Nothing in the world is more dangerous than sincere ignorance and conscientious stupidity.
It's uninformed BS like this that makes me sick. Carbon may have initially been a "backwards compatibility" layer in the initial versions of Mac OS X but since that time it has involved into a fully native modern API that is every bit as native as Cocoa is on Mac OS X. Modern Carbon applications work just as well, look just as good and can have just as many features as any Cocoa application.
Also, prior to WWDC 2007 Apple has never said that "You're not supposed to use Carbon anymore!" Apple has been evolving Carbon since Mac OS X has shipped (HIViews, Quartz 2D, HIThemes, HICocoaView, Carbon Events, etc.) and if you had a large, complex application that was already built in Carbon there was no compelling reason to switch to Cocoa, especially since Apple announced and provided a working version of 64-bit Carbon up until WWDC 2007. Yes Cocoa usually gets access to new APIs first, but you can usually access these fairly easy from Carbon if you want to. For new applications Cocoa has been a better choice over Carbon as Cocoa apps are easier to create and maintain. But if you've already got a very large and complex Carbon application (such as Photoshop) then there's never been a compelling reason to rewrite the app in Cocoa since anything you can do in Cocoa you can also do in Carbon (although usually with a bit more work).
It wasn't until WWDC 2007 that Carbon really became a dead API. Prior to WWDC 2007 Carbon had been updated regularly including many sessions on building applications with Carbon at every prior WWDC. And I believe the WWDC 2007 build of Leopard still included a working version of 64-bit Carbon (it was removed in seeds after WWDC). When it was realized that 64-bit Carbon was dead people had to ask (including Apple Engineers) - What is Carbon? Because really there are many parts of Cocoa that are built on top of Carbon. You couldn't just take out all of 64-bit Carbon and still have 64-bit Cocoa work. It was decided that Carbon for 64-bit intents and purposes was anything GUI related (Appearance Manager, HIView, HIToolbar, Menu Manager, etc). There are still a number of Carbon technologies that are available to 64-bit applications - much of Carbon Events, Core Foundation, ColorSync, etc.

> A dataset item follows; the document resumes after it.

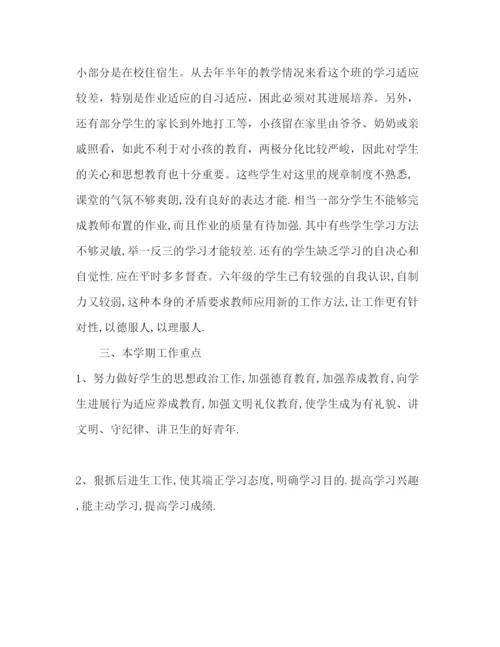 小部分是在校住宿生。从去年半年的教学情况来看这个班的学习适应较差，特别是作业适应的自习适应，困此必须对其进展培养。另外，还有部分学生的家长到外地打工等，小孩留在家里由爷爷、奶奶或亲戚照看，如此不利于对小孩的教育，两极分化比较严峻，因此对学生的关心和思想教育也十分重要。这些学生对这里的规章制度不熟悉，课堂的气氛不够爽朗，没有良好的表达才能.相当一部分学生不能够完成教师布置的作业，而且作业的质量有待加强.其中有些学生学习方法不够灵敏，举一反三的学习才能较差.还有的学生缺乏学习的自决心和自觉性.应在平时多多督查。六年级的学生已有较强的自我认识，自制力又较弱，这种本身的矛盾要求教师应用新的工作方法，让工作更有针对性，以德服人，以理服人.

三、本学期工作重点

1、努力做好学生的思想政治工作，加强德育教育，加强养成教育，向学生进展行为适应养成教育，加强文明礼仪教育，使学生成为有礼貌、讲文明、守纪律、讲卫生的好青年.

2、狠抓后进生工作，使其端正学习态度，明确学习目的.提高学习兴趣，能主动学习，提高学习成绩.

There are some Apple applications that are built on Carbon as well - iTunes and Final Cut Pro for example. Final Cut would benefit from a 64-bit Cocoa version, but it's hard to see iTunes ever needing to be 64-bit. It might as well remain a 32-bit Carbon application and no one would ever care.
I think that dropping 64-bit support for Carbon was the good decision in the long run, but Apple really dropped the ball in the way they killed it. They should have done it at WWDC 2006 rather than give developers a year of play time with the soon-to-be-doom 64-bit Carbon. Had they done that Adobe and others could have started work on a 64-bit Cocoa port in 2006 rather than 2007 and there would have been a slim possibility of a 64-bit CS4.
The bottom line is that the blame is largely on Apple for this one. Adobe was using one of the two APIs that Apple has officially supported and continued to improve since Mac OS X shipped. Apple even announced the transition of this API to 64-bit and provided developers with every indication that it would be supported well into the future. Yes, Adobe might have looked at Cocoa and seen its benefits - more modern and easily maintainable with easy access to the latest Mac OS X technologies. But those benefits are lessened when compared to the task of rewriting a very large and complex program such as Photoshop (let alone the rest of the CS apps). Apple should have dropped 64-bit Carbon in 2006 (by never announcing it) to give developers the time to rewrite their applications, rather than drop it just months before they shipped Leopard.